SOURCE RECORDS.

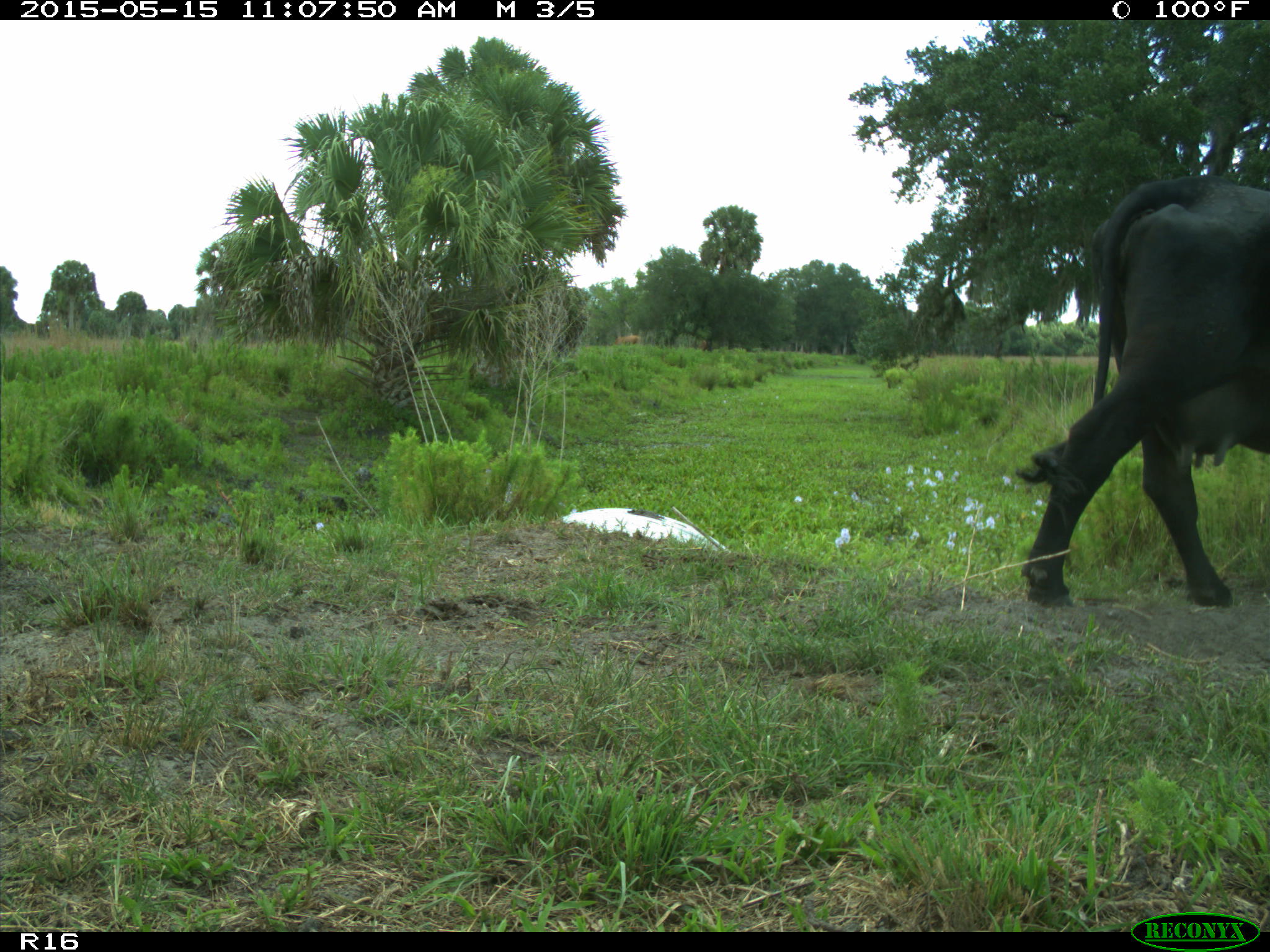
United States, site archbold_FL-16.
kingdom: Animalia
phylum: Chordata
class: Mammalia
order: Artiodactyla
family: Bovidae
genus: Bos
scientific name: Bos taurus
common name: domestic cow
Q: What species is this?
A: Bos taurus (domestic cow).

THE TASK. When repeating the listing, keep each line exact and exclude the pictures.

EXERCISE RESULT.
United States, site archbold_FL-16.
kingdom: Animalia
phylum: Chordata
class: Mammalia
order: Artiodactyla
family: Bovidae
genus: Bos
scientific name: Bos taurus
common name: domestic cow
Q: What species is this?
A: Bos taurus (domestic cow).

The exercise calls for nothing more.